* **Fragmento del documento**
^^^^^^^^

La expedición más importante le fue encomendada a Tariq ibn Ziyad, con toda probabilidad un bereber, al que se le asignó una fuerza compuesta sobre todo por tropas norteafricanas que las fuentes cifran en unos 12.000 hombres. Julián facilitó el paso del Estrecho mediante naves que iban y volvían desde Ceuta, y que en la Península desembarcaron junto al promontorio que pasó a ser conocido como «monte de Tariq» (Yabal Tariq), esto es, Gibraltar. Las partidas expedicionarias pronto se dispersaron por la bahía de Algeciras. Uno de los primeros enclaves que ocuparon fue Carteia (San Roque), una próspera ciudad romana que había decaído en época visigoda. Fue allí donde los recién llegados establecieron su primera mezquita. No era un gran edificio, sino un oratorio al que muchos años después seguían acudiendo los habitantes de la vecina Algeciras para realizar rogativas en petición de lluvias durante las épocas de sequía.

^^^^^^^^

* **Datos registrados**
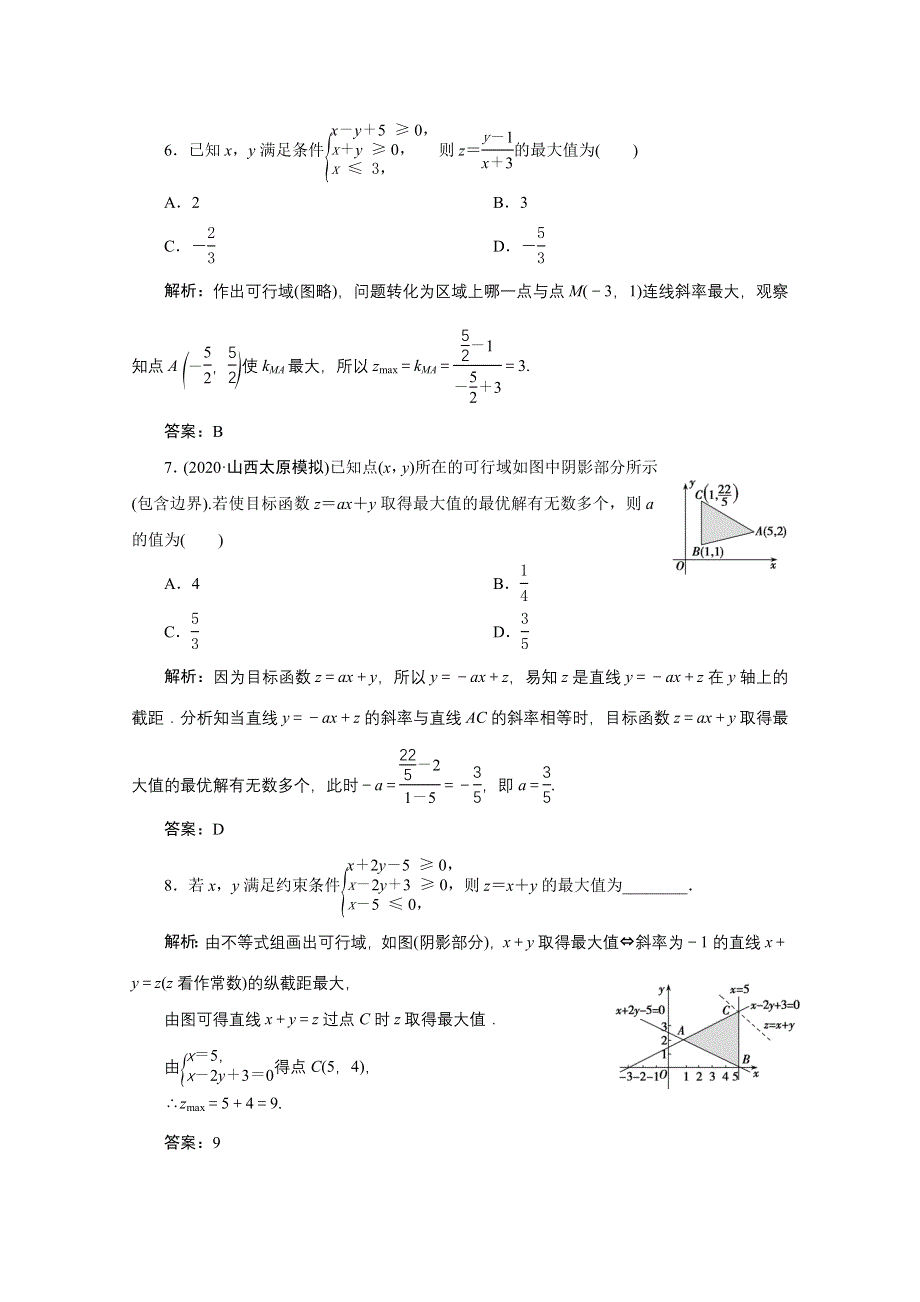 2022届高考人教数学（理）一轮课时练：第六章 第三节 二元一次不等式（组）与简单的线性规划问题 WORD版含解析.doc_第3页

^^^^^^^^

* **Instrucción**
Enumera, por favor, todos los lugares de la Península que nombra el fragmento, y añade entre paréntesis los otros nombres que el texto da a cada uno.

* **Resultado**
- Gibraltar (monte de Tariq, Yabal Tariq)
- Bahía de Algeciras
- Carteia (San Roque)
- Algeciras